European Employment Law Cases

Case Reports

2016/10 Associative victimisation claim allowed to proceed (UK)

Keywords associative victimisation, degree of association required in associative discrimination, no reasonable prospect of success
Authors Anna Bond
Author's information

294475 Anna Bond
Anna Bond is an associate at Lewis Silkin LLP: www.lewissilkin.com.
  • Abstract

      The Employment Appeal Tribunal (‘EAT’) has allowed a claim of ‘associative victimisation’ to proceed, reversing an Employment Tribunal (‘ET’) judge’s decision to strike it out. Victimisation occurs where someone is subjected to a detriment because of a ‘protected act’ (such as alleging discrimination). In this case, the claimant claimed he had been subjected to a detriment because someone else associated with him had alleged discrimination.
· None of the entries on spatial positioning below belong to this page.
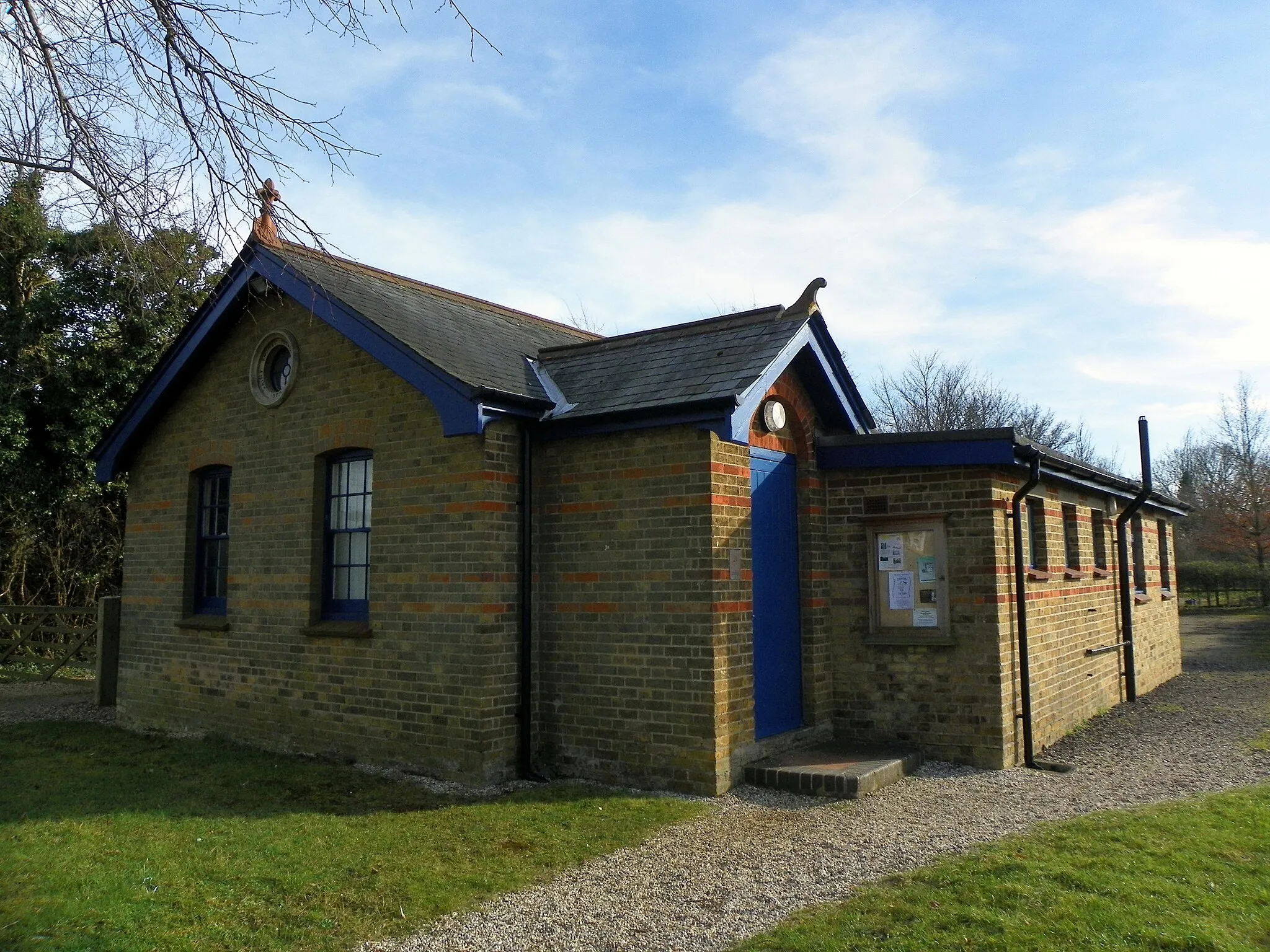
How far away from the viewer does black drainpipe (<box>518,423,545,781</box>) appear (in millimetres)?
8500

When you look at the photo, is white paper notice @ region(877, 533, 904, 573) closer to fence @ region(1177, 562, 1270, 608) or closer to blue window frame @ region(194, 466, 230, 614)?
blue window frame @ region(194, 466, 230, 614)

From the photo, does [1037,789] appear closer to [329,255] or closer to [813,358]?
[813,358]

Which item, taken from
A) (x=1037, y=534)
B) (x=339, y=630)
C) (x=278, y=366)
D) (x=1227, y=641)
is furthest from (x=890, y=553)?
(x=1227, y=641)

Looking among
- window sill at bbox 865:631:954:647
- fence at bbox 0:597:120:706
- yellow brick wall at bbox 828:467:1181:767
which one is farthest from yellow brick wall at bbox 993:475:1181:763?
fence at bbox 0:597:120:706

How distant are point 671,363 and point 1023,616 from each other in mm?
4179

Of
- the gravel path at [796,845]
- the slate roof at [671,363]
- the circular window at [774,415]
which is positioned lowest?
the gravel path at [796,845]

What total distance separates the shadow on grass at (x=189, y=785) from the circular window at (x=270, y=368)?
3.87 meters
The second ET judge to hear the case held that there was not a close enough connection between the claimant and those who made the allegation of discrimination, and struck out the claim. The EAT held that the judge was wrong to find that Mr Thompson was required to show some particular relationship to the person whose protected act was relied upon, and in fact the association could be entirely in the mind of the employer. Association will be a question of fact in each case.
      This was the first case in the UK to find that it is possible to bring a claim of victimisation by association, and could represent a significant development in UK discrimination law.